ETH Zurich researchers make a major breakthrough in our understanding of the glycosylation process after crystallization of the Oligosaccharyltransferase (OST) Complex, the protein that attaches sugar chains. Biologic Models visualizes this dataset as a 3D Printed Protein Model.
Whenever cells physically interact or exchange chemical signals, proteins with specific 3-dimensional structure find stable contact with each other. Only until recently, a new and important component of this molecular handshake is the ability of proteins to maintain this connection. Chains of sugar molecules (oligosaccharides) are attached to proteins. Sugar is extremely reactive, finding binding residues throughout the genome. When proteins come into contact, sugar chains attach one protein to another prolonging its the cellular communications signal. If protein-to-protein interactions are a molecular handshake, then oligosaccharides are protein handcuffs binding proteins to each other. The Oligosaccharyltransferase Complex (OST) is the protein that arms newly synthesized proteins from the nucleus with sugar chains.
Back on the Sugar Chain Gang
Anytime our proteins interact with a microbiome, other cells, molecular signals, or frankly do anything, chains of sugar molecules provide important molecular scaffolding necessary to sustain interactions. These sugar appendages dramatically change the conformation of the protein changing its function.
Like a bent sprint losing potential energy, excessive exposure to sugar molecules often damages proteins. Sugar molecules, or monosaccharides, will cause the protein to change shape, preventing it from fully achieving its conformational structure and molecular function. The amount of these sugar molecules attached to cell surfaces is well known to define states of disease and health. (Check out our Hemoglobin A1c Explanation and learn how sugar binds to Hemoglobin).

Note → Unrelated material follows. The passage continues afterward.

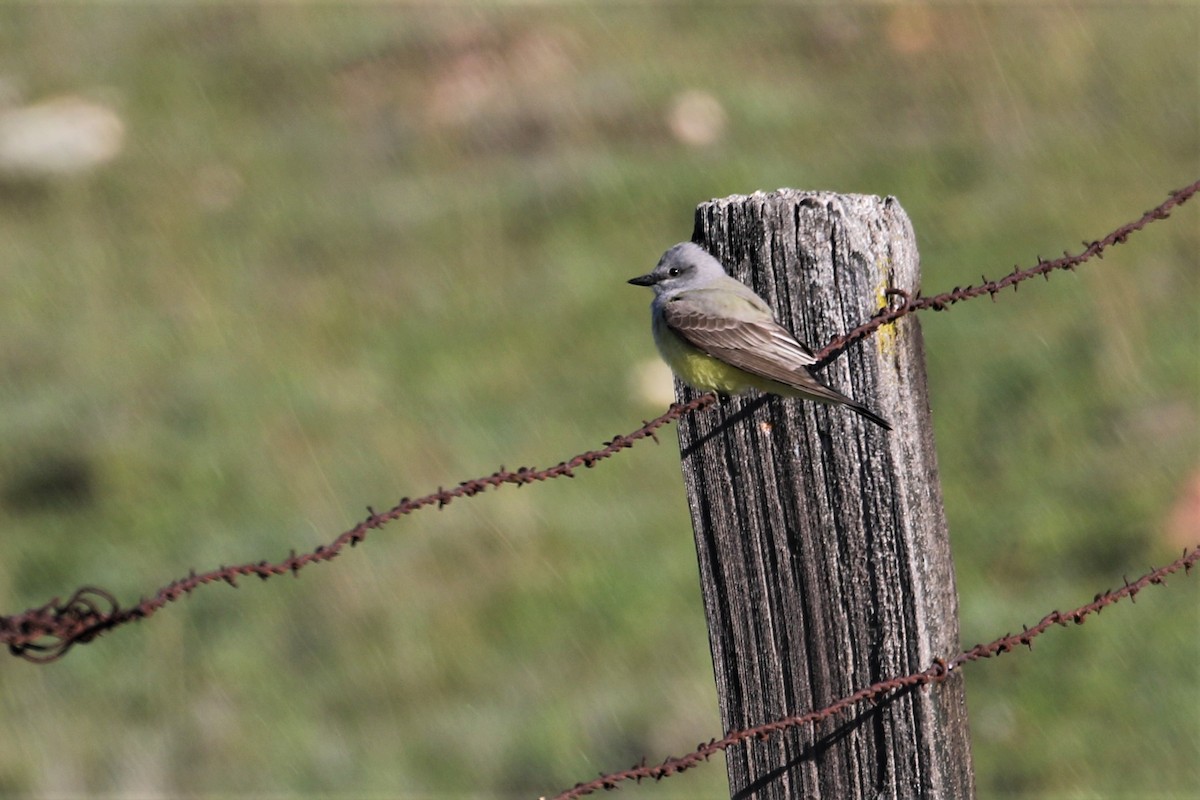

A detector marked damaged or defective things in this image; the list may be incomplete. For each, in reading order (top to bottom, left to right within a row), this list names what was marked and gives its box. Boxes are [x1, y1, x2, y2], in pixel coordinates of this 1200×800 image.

rusty barbed wire [0, 181, 1195, 662]
rusty barbed wire [547, 544, 1200, 800]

It’s been known for awhile that sugar chains attach gangs of proteins to each other. Less well understood was how sugar chains first attach to newly synthesized proteins. ETH Zurich asked the question, How do sugar chains get attached? Read More about their work: RESEARCH
Oligosaccharyltransferase Complex (OST) is an enzyme located in the cytoplasm of eukaryotic cells on the surface of the endoplasmic reticulum (ER). The ribosomes attached to the ER synthesize new proteins from RNA coming out of the nucleus. Once transcribed, proteins begin folding and require the OST Complex to attach sugar chains in order for the protein to fold correctly.

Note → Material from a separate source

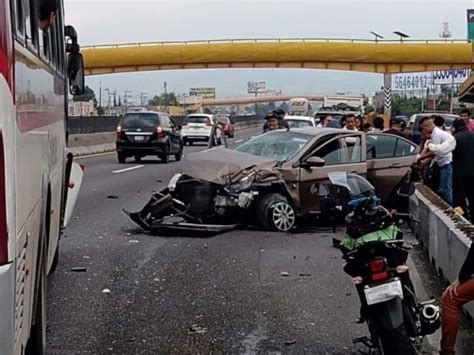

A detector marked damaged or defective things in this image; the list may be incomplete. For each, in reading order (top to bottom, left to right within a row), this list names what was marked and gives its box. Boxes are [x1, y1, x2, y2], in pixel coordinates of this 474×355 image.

damaged brown sedan [127, 127, 418, 234]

OST is a multichain protein composed of 8 chains(OST1-5, STT3, WBP1, and SWP1). Located just above the transmembrane domains, facing away from the center of the protein in the STT3 chain are its active sites. Captured in this dataset are the actual sugar chains, attached near the active sites providing necessary clues as to how OST glycosylated proteins.
OST is thought to require a multitude of chains due to the complex processes required for both OST assembly and function. These chains must first position themselves near the pores of the endoplasmic reticulum. Then, OST must bind to an oligosaccharyldolichol carrying the sugar chain. Newly folding proteins entering the ER must then be scanned by OST and folding into the proper conformation. After donating the sugar chain provided by the oligosaccharyldolichol, OST finally releases both substrates.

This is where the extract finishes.